NATO’s Treaty Obligations to Turkey: Theory and Practice
With the violence in Syria spilling into Turkey; Turkey as a NATO member has the right to call on the support of the alliance under Article 5. However implementing collective security is always more complex, thus a full scale NATO response in Syria is unlikely.
NATO has a North Atlantic Treaty commitment to the security of Turkey under Article V. That does not mean of course that NATO would necessarily have to commit forces to the defence of Turkey unless Turkey did not have the capacity to defend itself. In this case Turkey certainly does have the capacity. Syrian shelling of Turkish territory and resultant deaths certainly invoke Article V but the first stage under the Treaty is one of members discussing response not necessarily committing forces. NATO's political and diplomatic support for Turkey is entirely in support of the Treaty Articles.
NATO's Options
NATO might consider it appropriate to deploy some forces to Turkey as a gesture of support under Article V (for instance additional air forces and perhaps maritime presence). This would have a deterrent effect against the Syrian government and also could have a compellent coercive effect to restrict the Syrian government's use of combat power. However the longer such forces were in place and were not used, the weaker the compellent effect.
It's worth bearing in mind that the Syrian action on Turkish territory might not have been directly by government and may indeed have been an error by more junior levels of military command.
The attack on Turkey could be used by NATO as a justification for NATO intervention in Syria for prevention of further attacks under Article V. However many NATO nations would want a specific UN mandate for this level of action and it is very unlikely that there would be consensus among the 28 nations for anything so robust. In the case of Syria because of the complexity of the situation compared with Libya it is most unlikely that there will be US, UK or French leadership in initiating a NATO intervention. In the case of Libya the intervention was initially a coalition of the willing (US, UK, Fr etc) which was confirmed by NATO endorsement and handed over to NATO command subsequently. It is most unlikely that this would happen in the case of Syria for lack of domestic support and uncertainty of outcomes. None of these nations would want responsibility for long term occupation of Syria to restore order and stabilise as a result of a collapse of the government following NATO intervention.
Are There Parallels With Other NATO Operations?
The US could well be one NATO nation that would be prepared to deploy further forces in defence of Turkey for the reasons discussed above but the US would not be likely to commit offensive forces to the defence of Turkey unless there was for instance clearly a buffer zone safe area of Syrian territory that could be seized. There again the complexities associated with the holding and use of this territory would make outcome difficult to predict.

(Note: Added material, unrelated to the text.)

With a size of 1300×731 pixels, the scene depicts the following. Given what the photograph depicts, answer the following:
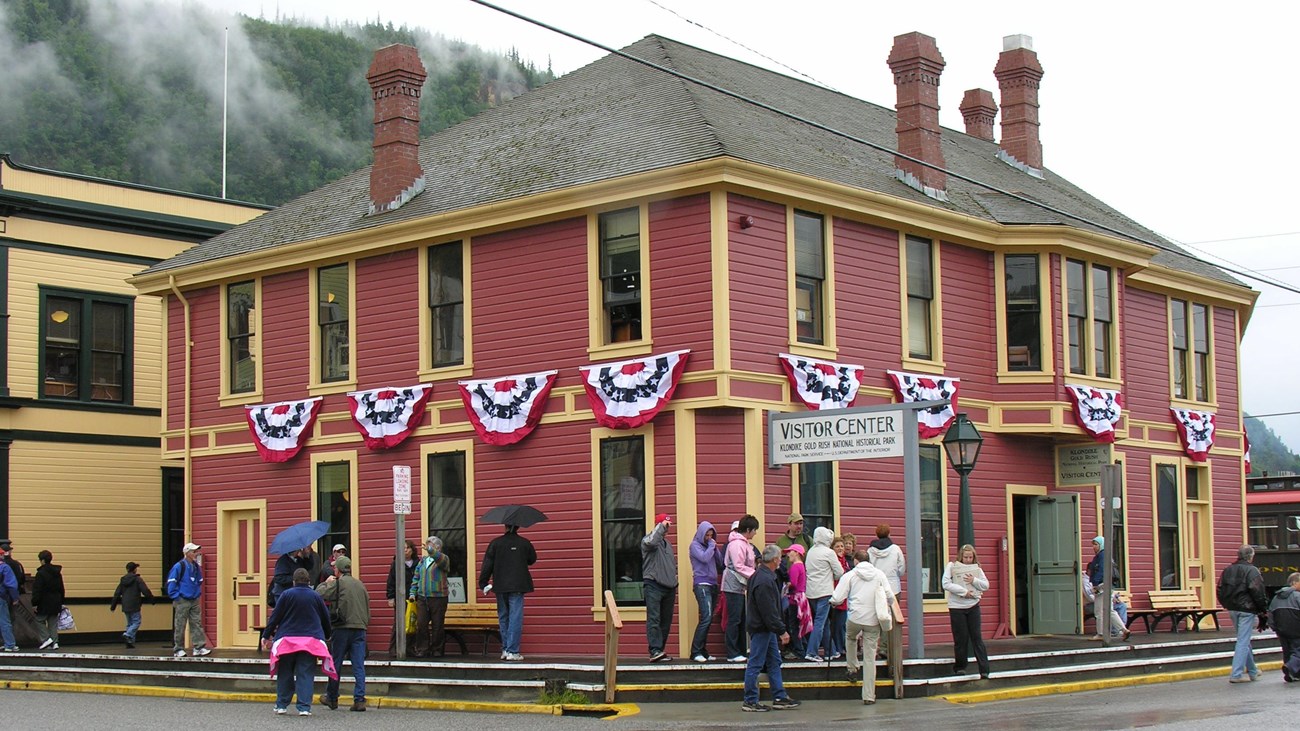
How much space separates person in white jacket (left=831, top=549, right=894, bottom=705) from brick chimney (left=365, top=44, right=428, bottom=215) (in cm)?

The most obvious reason for a NATO or US led intervention of NATO members and other partners would be as the result of a negotiated truce, requiring a short term peace enforcement presence of combat forces with the prospect of handing over to a UN monitoring forces after a short period, along the lines of IFOR and KFOR in the Balkans. But in both cases NATO was left with long term commitments on the ground and there is unlikely to be NATO endorsement by the 28 nations unless there is a very clear hand-over plan in place with the necessary commitment of UN forces up front along the lines of the EAST Timor intervention in 1999.